Dear "eclipse" if memory serves there was a very small article about an optical mfb system in "Wireless World" in the 70's It was not a feature just one of those 'design ideas' and it had a LED suspended above the cone, a few other components and an op-amp. I'll try and get the month/year so you will be able to track it down. Might take 24 hrs. Jonathan Bright
 
SY said:
The proper way to do this optically is to set it up with a monochromatic source (ie, a laser diode) and an interferometer. In this case, you're just counting fringes and since it's digital, you can massage the data any way you like- there's no added noise from the two differentiations, for example. You would probably use a double beam, with one being in quadrature to the other so that you know when the cone is moving forward and when it's moving backward.

I think it would make a dandy senior project.


The low-noise HP Interferometers show up on ebay about once a week -- i haven't been shopping for laser/optics stuff in about a year, but bought a dandy Newport table, autoleveling, for about a grand last year. (Seller was an IBM lab which was being closed -- what a hoot -- the largesse of IBM shareholders -- cheaper to sell it on EBay than send it down to the Carolinas),.
 
Alexander Rice said:
Okay, sorry to butt in, but anyone who has got as far as the final year of an engineering degree and who is seriously proposing to use laser inferometry as a method of measuring speaker cone position is just plain daft.
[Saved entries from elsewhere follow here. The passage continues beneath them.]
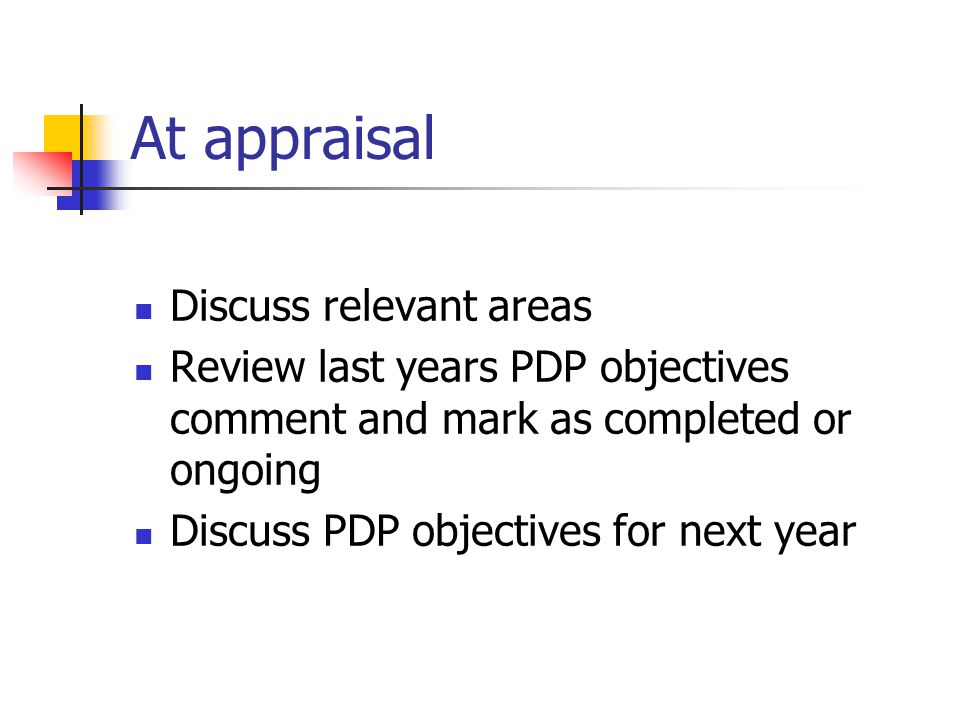 At appraisal

- Discuss relevant areas
- Review last years PDP objectives comment and mark as completed or ongoing
- Discuss PDP objectives for next year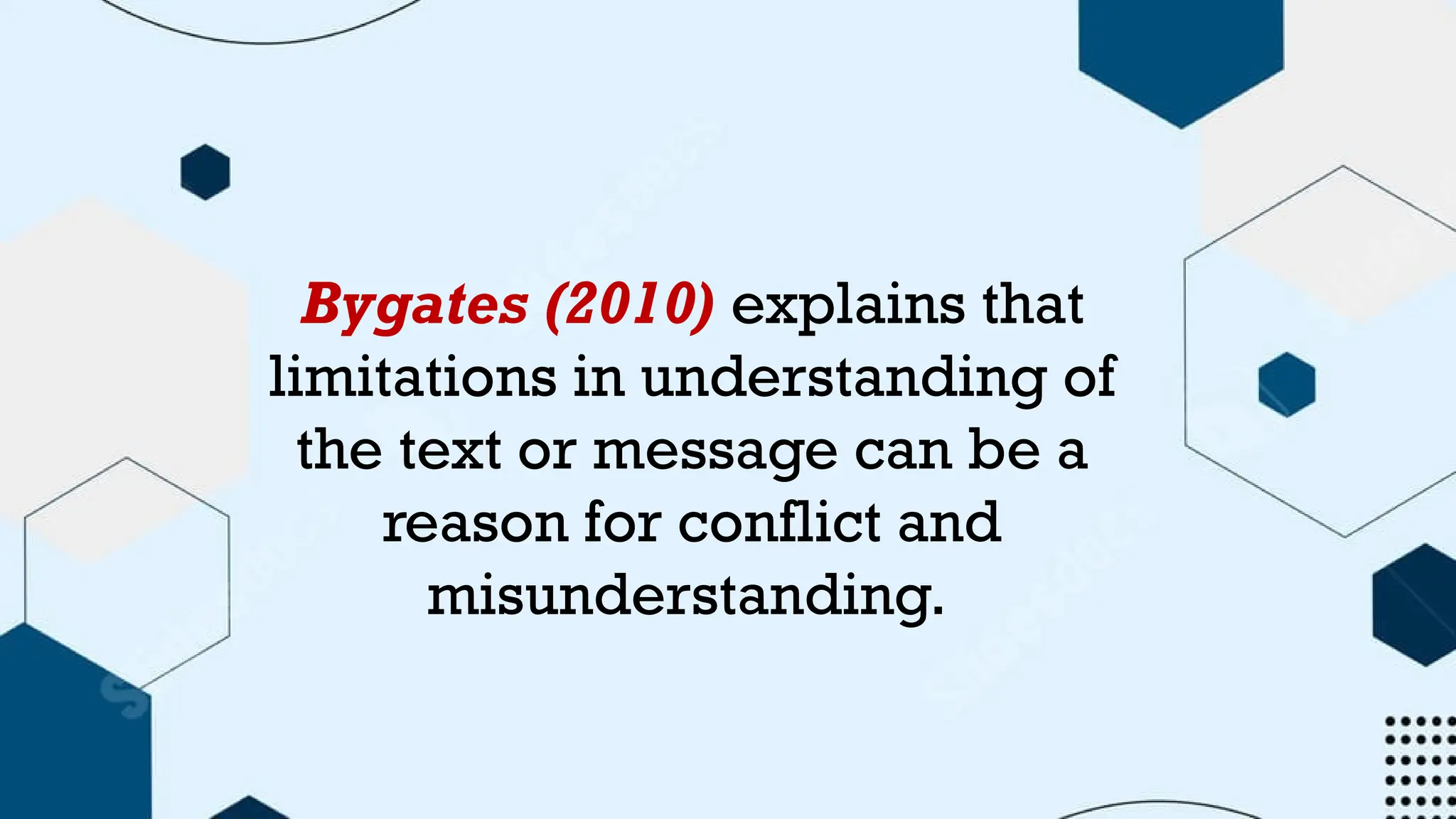 Bygates (2010) explains that limitations in understanding of the text or message can be a reason for conflict and misunderstanding.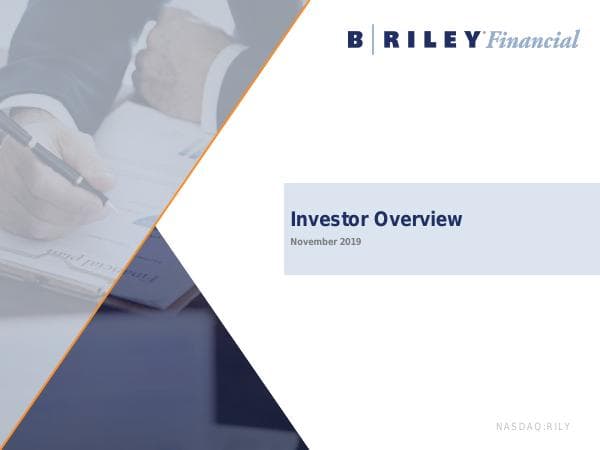 B | RILEY Financial

Investor Overview
November 2019

NASDAQ:RILY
For one thing the laser required to get the necessary coherence length would be pretty big - a few feet long would be typical of a frequency stabilised HeNe which is about the minimum you could get away with, add on a bunch of optics, some of which must be attached to the cone, and add to the problem that the relationship between the stationary optics need to remain constant to the nearest wavelenghth of light while there is a bloody great subwoofer nearby is plain imposible.
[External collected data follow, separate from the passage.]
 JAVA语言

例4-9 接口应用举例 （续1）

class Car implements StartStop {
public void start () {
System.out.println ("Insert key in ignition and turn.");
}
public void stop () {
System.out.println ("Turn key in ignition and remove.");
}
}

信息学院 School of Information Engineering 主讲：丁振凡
I had to untie myself from the straightjacket long enough to type out a reply- you'll excuse the brevity, but the nice young men in the clean white coats are limiting my typing time.

I did a design like this some years ago for a moving mirror assembly for a Michelson interferometer, exactly analogous to a woofer (magnet, motor, driving amp) using a very small HeNe laser with a beam splitter and a couple of mirrors, including a small outrigger mirror to do the quadrature. The MI operated in the IR, with its motion controlled by the accessory red light laser. The only real difference from a woofer is that instead of a spider suspension, we used an air-bearing, and the moving mirror was rather more massive than a cone. It functioned quite well up to about 100 Hz or so. Similar designs are routinely used with more springlike suspensions in commercial rapid-scan spectrometers. All I can say is that the idea may be daft, but it was used commercially for some instruments that are still considered benchmarks.
 
Engineering is all about compromise and trying to find the solution that meets a given set of criteria with the least possible compromise, it is also about evaluating the possibilites and choosing the most appropriate, all i was getting at was that given the good alternatives, a MI seemed a poor choice.